● **What you need to do**
Collect every line in the data below that contains the string "results", and copy each of those lines in full.

● **Data excerpts**
◆ ◆ ◆ ◆ ◆

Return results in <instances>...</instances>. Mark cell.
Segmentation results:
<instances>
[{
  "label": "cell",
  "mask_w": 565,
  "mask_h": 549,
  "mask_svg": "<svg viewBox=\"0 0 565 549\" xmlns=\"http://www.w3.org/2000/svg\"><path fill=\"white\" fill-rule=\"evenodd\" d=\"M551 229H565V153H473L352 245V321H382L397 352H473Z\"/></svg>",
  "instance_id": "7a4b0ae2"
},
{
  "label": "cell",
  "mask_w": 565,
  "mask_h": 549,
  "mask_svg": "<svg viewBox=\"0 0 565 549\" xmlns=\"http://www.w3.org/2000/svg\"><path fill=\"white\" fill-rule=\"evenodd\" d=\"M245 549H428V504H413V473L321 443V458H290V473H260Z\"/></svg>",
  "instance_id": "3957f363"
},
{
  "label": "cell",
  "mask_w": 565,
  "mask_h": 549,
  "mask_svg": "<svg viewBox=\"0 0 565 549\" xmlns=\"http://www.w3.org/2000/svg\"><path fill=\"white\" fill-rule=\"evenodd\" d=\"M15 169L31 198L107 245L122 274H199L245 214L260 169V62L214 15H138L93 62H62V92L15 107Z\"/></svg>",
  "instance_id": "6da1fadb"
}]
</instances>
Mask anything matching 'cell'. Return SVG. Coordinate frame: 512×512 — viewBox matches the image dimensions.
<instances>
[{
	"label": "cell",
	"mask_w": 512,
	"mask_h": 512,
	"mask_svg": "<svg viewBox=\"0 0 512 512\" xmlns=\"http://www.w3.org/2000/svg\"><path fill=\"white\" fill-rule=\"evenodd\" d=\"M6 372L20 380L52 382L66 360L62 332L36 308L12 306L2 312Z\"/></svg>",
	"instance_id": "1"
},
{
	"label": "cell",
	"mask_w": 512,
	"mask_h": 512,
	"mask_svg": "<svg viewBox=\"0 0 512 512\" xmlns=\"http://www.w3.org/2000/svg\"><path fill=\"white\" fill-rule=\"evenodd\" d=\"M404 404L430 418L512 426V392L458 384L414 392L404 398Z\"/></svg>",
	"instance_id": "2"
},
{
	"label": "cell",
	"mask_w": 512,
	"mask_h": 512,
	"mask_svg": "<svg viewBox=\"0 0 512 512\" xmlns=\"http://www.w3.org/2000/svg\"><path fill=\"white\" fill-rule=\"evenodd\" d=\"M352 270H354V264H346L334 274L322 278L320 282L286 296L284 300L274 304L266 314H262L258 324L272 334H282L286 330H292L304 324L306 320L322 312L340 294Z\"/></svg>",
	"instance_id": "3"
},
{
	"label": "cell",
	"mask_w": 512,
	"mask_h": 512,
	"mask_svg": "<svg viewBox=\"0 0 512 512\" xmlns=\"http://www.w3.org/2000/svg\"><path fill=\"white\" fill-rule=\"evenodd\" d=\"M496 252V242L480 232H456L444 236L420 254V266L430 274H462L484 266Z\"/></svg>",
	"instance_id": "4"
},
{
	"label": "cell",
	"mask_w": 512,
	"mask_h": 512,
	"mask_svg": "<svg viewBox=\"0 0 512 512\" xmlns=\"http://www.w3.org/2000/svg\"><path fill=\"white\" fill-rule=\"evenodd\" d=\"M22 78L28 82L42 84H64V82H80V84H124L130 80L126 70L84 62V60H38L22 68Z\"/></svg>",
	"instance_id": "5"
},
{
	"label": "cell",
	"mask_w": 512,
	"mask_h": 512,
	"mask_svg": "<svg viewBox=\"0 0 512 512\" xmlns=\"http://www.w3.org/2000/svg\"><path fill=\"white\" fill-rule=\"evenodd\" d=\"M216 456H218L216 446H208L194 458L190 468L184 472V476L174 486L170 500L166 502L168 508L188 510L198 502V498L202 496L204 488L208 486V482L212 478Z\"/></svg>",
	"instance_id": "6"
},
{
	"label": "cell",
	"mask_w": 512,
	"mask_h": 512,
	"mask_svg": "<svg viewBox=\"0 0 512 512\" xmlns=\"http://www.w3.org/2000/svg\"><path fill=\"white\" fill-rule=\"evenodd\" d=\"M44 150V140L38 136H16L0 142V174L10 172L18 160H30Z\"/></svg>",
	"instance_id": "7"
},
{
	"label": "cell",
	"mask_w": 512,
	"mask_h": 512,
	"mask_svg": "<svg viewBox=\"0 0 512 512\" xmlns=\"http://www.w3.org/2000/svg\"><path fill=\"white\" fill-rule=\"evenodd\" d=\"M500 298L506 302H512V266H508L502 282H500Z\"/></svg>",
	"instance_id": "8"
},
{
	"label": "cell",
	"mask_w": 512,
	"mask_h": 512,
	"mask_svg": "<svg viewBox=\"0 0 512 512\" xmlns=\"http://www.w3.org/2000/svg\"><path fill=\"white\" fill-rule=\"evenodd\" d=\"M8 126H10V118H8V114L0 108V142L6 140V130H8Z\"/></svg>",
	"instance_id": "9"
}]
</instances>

◆ ◆ ◆ ◆ ◆

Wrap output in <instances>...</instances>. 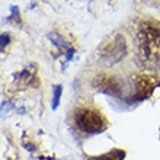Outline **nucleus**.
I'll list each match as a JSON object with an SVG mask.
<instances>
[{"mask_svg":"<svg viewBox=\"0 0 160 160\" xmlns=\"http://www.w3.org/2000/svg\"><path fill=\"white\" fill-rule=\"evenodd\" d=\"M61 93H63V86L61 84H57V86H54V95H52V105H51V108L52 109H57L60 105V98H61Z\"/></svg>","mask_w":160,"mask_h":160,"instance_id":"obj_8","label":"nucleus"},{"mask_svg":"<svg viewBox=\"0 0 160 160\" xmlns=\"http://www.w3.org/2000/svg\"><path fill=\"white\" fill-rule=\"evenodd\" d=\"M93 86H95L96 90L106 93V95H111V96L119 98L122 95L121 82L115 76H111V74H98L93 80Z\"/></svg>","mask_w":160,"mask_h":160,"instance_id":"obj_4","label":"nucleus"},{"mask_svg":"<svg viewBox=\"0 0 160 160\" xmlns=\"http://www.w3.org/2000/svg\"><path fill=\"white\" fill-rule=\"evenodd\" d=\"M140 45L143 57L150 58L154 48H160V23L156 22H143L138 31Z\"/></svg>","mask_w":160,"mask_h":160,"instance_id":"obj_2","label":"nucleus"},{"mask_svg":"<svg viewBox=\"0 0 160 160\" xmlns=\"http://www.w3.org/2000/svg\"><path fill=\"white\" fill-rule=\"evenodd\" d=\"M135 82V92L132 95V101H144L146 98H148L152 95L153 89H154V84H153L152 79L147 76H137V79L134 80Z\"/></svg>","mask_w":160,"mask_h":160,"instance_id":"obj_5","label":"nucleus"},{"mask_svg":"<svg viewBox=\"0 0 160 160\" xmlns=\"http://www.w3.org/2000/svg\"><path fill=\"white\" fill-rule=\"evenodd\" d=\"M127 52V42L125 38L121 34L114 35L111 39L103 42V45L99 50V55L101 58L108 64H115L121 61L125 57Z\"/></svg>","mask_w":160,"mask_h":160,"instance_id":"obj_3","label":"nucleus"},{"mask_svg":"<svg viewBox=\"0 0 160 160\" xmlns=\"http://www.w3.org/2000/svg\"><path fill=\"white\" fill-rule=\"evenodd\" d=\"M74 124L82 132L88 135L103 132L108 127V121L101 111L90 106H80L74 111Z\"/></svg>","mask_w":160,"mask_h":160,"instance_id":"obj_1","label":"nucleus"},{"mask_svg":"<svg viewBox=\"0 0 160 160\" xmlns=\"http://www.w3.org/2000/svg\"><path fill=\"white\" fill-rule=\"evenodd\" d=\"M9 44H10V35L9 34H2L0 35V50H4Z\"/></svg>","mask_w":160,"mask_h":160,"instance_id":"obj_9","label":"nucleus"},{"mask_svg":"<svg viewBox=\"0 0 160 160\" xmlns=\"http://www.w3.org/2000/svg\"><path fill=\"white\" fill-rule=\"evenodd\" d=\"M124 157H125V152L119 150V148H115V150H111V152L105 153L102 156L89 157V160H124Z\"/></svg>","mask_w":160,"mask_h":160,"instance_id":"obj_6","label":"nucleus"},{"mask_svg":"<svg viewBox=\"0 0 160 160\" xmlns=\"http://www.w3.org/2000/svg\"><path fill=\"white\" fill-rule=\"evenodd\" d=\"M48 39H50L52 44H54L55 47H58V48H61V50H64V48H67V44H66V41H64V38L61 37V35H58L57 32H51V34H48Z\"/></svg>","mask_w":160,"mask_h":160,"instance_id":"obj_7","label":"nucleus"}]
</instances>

◆ ◆ ◆ ◆ ◆

● **Written reply**
Return results in <instances>...</instances>. Mark cell.
Segmentation results:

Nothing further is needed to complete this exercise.